Ouvrez le tiroir du bas, celui du meuble de l’entrée. Il y a de fortes chances qu’un ancien téléphone y dorme, parfaitement fonctionnel, remplacé un jour parce qu’un modèle plus récent faisait de l’œil. L’ADEME estime que plus de cent millions d’appareils du genre sommeillent ainsi dans les tiroirs français. Cent millions d’objets qui marchent encore.
On aime croire qu’acheter mieux, c’est acheter neuf. Les chiffres racontent l’inverse.
Près de 80 % avant le premier allumage
Voici le fait qui dérange. Selon l’Agence de la transition écologique, la fabrication d’un appareil numérique pèse à elle seule près de 80 % de son empreinte carbone. L’usage, toutes ces années où vous le rechargez chaque nuit, ne compte que pour une petite part du reste. Autrement dit, l’essentiel du mal est fait le jour où l’objet sort de l’usine, bien avant que vous l’allumiez.
La conséquence est brutale pour le marketing du « toujours plus vert ». Un nouveau modèle vanté comme plus écologique, avec ses matériaux recyclés et son emballage sobre, part déjà avec une dette carbone énorme. Le seul geste vraiment efficace ne s’achète pas en magasin: c’est de garder ce qu’on a, plus longtemps. La technologie la plus propre reste celle qui existe déjà.
On ne jette pas un objet mort, on jette un objet lassant
Reste une question gênante. Si nos appareils fonctionnent encore, pourquoi les remplace-t-on? Rarement parce qu’ils sont cassés. Le plus souvent parce qu’ils nous ennuient. L’écran est intact, la batterie tient la journée, mais l’objet a cessé de nous plaire. L’obsolescence se loge moins dans la machine que dans le regard qu’on porte sur elle.
Et c’est une bonne nouvelle, parce qu’un regard, ça se rafraîchit pour trois fois rien. Prenez une montre connectée qui tourne parfaitement depuis deux ans. Un simple bracelet neuf la fait repartir pour un tour, la transforme au poignet, lui redonne l’air du premier jour. Le large choix de bracelets de montre connectée disponible aujourd’hui suffit à changer complètement l’allure d’un appareil qu’on aurait, sinon, fini par trouver démodé. La montre est la même. L’envie de la remplacer, elle, s’est évaporée.
Le calcul qui dérange
Mettez les deux gestes côte à côte. D’un côté, remplacer un objet qui marche par un neuf, pour quelques centaines d’euros et une dette carbone qui repart de zéro dès l’usine. De l’autre, entretenir et renouveler celui qu’on a, pour quelques dizaines d’euros et une empreinte quasi nulle.

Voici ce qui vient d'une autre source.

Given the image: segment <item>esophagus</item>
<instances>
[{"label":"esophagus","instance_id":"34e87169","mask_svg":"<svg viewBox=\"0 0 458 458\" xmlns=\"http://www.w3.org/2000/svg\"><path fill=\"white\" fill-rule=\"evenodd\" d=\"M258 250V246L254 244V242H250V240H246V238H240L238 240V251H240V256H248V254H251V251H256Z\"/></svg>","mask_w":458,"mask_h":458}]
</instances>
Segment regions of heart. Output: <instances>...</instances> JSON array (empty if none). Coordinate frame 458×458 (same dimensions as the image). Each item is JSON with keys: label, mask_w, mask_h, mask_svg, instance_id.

Sur le papier, ce n’est même pas un débat. Dans les faits, l’un se vend à grand renfort de publicité, l’autre dort au fond d’un tiroir avec les vieux chargeurs. C’est là que se joue une petite bataille très concrète: résister à l’envie du neuf demande une raison de garder l’ancien. Un objet qui a encore de l’allure en donne une.
Protéger, c’est prolonger
Le raisonnement vaut pour le téléphone plus encore que pour la montre, parce que c’est lui qu’on remplace le plus vite. Or ce qui décide de sa longévité tient à peu de chose. Une coque qui encaisse la chute du comptoir, un verre trempé qui absorbe la clé oubliée au fond de la poche. Et, moins visible, une batterie qu’on ménage avec le bon chargeur au lieu de la presser.

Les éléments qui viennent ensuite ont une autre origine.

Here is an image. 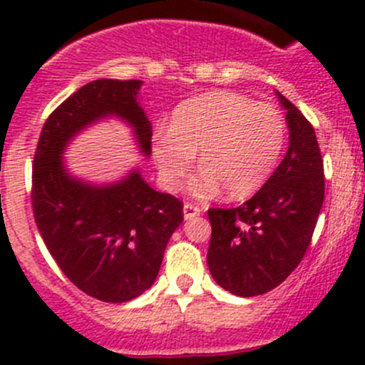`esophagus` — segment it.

Toute cette panoplie d’accessoires pour smartphone sert d’abord à ça: faire durer l’appareil qu’on a déjà, et lui garder une tête présentable assez longtemps pour ne pas céder au prochain modèle. On appelle ça de la coquetterie. C’est surtout de l’entretien. Le genre de dépense modeste qui, mine de rien, pèse dans la seule statistique qui compte vraiment, celle des années gagnées.

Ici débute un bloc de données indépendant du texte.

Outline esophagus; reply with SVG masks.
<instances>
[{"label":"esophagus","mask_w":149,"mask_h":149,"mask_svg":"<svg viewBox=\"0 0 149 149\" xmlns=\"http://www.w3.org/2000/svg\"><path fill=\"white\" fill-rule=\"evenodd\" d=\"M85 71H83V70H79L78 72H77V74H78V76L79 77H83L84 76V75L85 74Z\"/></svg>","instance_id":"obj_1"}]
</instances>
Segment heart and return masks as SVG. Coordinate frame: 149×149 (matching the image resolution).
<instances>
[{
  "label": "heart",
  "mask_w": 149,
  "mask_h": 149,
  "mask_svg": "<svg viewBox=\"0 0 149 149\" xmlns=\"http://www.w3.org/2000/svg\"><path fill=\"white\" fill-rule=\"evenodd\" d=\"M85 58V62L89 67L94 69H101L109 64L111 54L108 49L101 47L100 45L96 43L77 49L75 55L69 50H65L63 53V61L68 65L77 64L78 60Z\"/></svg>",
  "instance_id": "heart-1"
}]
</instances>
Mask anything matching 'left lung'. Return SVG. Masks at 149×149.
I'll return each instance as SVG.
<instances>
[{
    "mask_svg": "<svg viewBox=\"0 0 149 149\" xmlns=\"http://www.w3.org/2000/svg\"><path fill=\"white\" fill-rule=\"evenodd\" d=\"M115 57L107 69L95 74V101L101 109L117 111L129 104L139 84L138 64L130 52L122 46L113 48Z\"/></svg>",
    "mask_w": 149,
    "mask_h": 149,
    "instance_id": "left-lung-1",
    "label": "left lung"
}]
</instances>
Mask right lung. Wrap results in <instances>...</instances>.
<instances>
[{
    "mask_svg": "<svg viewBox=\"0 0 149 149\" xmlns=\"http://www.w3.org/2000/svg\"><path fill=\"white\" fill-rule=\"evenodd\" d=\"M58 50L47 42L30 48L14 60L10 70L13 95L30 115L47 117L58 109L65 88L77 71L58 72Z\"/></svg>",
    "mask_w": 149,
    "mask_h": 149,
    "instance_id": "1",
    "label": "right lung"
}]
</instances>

Le vrai progrès, c’est parfois de ne rien changer
On a associé le progrès à la nouveauté depuis si longtemps qu’on a fini par confondre les deux. Pourtant, à l’heure où fabriquer nos objets pèse si lourd, remplacer moins vaut souvent mieux qu’innover plus. Ça passe par un bracelet qu’on change plutôt qu’une montre, par une coque qui gagne un an de sursis à un téléphone. Et parfois, simplement, par un tiroir qu’on referme sans rien y ajouter. Garder, c’est devenu un geste moderne.